Empresário é feito refém por 8 horas

Andelmo Zarzur é investigado pela polícia por enriquecimento ilícito

Simone Menocchi, Taubaté, O Estadao de S.Paulo

07 de agosto de 2008 | 00h00

O empresário Andelmo Zarzur Júnior, de São Sebastião, no litoral norte de São Paulo, foi levado da própria casa por dois homens no fim da tarde de anteontem e ficou por oito horas e meia sob o poder de bandidos. O caso foi registrado como seqüestro no 13º Distrito Policial da Casa Verde, zona norte de São Paulo, onde a vítima foi libertada, às 2h30 de ontem.

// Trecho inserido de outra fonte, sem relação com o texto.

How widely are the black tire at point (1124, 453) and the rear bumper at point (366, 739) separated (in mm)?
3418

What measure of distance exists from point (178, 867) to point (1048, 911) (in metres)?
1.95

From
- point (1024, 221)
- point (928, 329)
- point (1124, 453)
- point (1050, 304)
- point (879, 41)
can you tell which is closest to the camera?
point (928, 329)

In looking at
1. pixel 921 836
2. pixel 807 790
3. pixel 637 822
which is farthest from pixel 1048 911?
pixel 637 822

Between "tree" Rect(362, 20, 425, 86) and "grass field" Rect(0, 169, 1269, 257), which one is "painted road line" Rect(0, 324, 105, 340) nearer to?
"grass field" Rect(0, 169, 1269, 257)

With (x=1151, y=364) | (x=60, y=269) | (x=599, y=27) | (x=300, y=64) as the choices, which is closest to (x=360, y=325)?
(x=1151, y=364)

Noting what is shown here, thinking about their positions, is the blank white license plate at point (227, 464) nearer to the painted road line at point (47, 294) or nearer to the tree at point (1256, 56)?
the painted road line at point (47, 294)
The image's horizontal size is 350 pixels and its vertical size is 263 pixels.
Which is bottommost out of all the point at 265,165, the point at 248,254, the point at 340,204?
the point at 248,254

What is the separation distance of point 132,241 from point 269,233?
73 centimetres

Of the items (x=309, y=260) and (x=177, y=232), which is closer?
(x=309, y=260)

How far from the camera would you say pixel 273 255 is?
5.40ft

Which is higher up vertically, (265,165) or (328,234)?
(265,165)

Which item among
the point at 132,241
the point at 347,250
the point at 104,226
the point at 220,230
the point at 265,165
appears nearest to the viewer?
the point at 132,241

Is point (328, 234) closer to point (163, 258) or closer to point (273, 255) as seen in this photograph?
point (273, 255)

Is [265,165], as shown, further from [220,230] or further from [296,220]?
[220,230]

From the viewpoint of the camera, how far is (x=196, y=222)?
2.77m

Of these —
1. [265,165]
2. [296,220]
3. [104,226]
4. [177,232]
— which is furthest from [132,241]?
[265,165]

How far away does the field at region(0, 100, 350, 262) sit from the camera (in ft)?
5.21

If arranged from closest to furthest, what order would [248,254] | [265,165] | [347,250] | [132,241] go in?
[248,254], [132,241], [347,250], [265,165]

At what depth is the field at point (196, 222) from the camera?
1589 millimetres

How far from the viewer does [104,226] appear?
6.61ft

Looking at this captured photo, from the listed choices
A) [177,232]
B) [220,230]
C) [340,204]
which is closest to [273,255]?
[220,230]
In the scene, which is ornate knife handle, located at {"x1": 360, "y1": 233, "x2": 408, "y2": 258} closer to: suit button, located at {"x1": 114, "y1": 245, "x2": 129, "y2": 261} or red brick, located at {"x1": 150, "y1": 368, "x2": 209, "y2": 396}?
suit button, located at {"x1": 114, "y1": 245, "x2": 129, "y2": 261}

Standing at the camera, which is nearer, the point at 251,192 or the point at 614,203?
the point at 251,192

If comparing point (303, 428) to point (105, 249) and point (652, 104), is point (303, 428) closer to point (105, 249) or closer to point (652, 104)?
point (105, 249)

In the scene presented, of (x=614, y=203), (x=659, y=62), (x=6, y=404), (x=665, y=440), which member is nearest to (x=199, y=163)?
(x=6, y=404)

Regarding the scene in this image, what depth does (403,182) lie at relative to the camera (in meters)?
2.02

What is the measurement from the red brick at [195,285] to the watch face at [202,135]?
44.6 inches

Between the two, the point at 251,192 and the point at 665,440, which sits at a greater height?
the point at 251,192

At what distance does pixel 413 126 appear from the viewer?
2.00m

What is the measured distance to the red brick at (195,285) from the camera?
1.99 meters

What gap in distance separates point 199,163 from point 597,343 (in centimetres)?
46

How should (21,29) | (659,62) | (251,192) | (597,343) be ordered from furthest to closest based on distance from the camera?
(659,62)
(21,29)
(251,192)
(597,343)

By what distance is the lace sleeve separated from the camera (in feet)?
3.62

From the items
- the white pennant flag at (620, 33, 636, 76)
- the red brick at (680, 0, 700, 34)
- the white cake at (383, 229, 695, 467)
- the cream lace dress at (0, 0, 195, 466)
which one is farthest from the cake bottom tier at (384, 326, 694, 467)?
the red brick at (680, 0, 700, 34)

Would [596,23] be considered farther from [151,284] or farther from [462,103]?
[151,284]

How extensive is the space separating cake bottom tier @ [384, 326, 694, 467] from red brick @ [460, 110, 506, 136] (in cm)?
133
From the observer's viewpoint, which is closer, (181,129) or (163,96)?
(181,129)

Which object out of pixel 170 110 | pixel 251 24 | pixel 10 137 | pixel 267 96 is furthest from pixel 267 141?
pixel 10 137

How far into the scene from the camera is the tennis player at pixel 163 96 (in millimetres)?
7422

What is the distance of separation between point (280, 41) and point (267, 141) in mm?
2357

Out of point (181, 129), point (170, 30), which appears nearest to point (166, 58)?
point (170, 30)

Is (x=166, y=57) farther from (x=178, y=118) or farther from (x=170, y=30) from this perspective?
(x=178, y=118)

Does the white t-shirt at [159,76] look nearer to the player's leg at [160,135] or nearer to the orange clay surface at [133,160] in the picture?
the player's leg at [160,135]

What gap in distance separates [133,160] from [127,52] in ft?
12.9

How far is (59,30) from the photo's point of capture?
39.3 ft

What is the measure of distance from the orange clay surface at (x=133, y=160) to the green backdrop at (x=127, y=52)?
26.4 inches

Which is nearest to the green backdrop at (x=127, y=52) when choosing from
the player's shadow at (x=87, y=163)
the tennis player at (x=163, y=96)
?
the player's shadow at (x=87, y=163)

Segundo o empresário, os homens estariam armados com fuzis AR-15. Zarzur, investigado pelas Polícias Civil e Federal por enriquecimento ilícito, chegava em casa, no bairro São Francisco, por volta das 18 horas, depois de prestar depoimento na delegacia da PF em São Sebastião. Ele estava acompanhado da mulher, Nazza Fiorentino, e do assessor Émerson Graciano. Dois homens armados renderam Zarzur e o levaram em um carro, junto com Graciano. Por volta das 20h30, o assessor de Zarzur foi libertado na Vila Maria, zona norte da capital. "Ele disse que, ao ser libertado, recebeu R$ 200 para pegar um táxi de volta a São Sebastião. Nunca vi um seqüestrador pagar a viagem de volta da vítima", disse o delegado seccional de São Sebastião, José Francisco Rodrigues Filho. Zarzur informou à polícia que os criminosos lhe roubaram um relógio de ouro. Para Rodrigues, "ninguém pega uma pessoa e viaja 220 quilômetros com ela só para roubar um relógio". Não houve pedido de resgate enquanto o empresário ficou desaparecido. O delegado afirmou não acreditar que o episódio se tratou de um seqüestro. Uma das hipóteses com que a polícia trabalha é de cobrança de dívidas. A mulher de Zarzur será ouvida na sexta-feira. O empresário também será intimado a esclarecer o caso. Até o fim da tarde, ele não foi à delegacia de São Sebastião. Zarzur é investigado por intermediar a compra de terrenos na cidade para a empresa Belomar, que pertence ao Riviera Group, de Portugal. A PF apura o superfaturamento na venda das áreas, o que teria aumentado o patrimônio de Zarzur. O Ministério Público do Estado investiga um suposto favorecimento ao Riviera na revisão do Plano Diretor da cidade, administrada por Juan Garcia, que recebeu R$ 40 mil de Zarzur na campanha eleitoral. "Sabemos que pela mão dele já passaram cerca de R$ 20 milhões, mas não sabemos o valor exato", disse Rodrigues.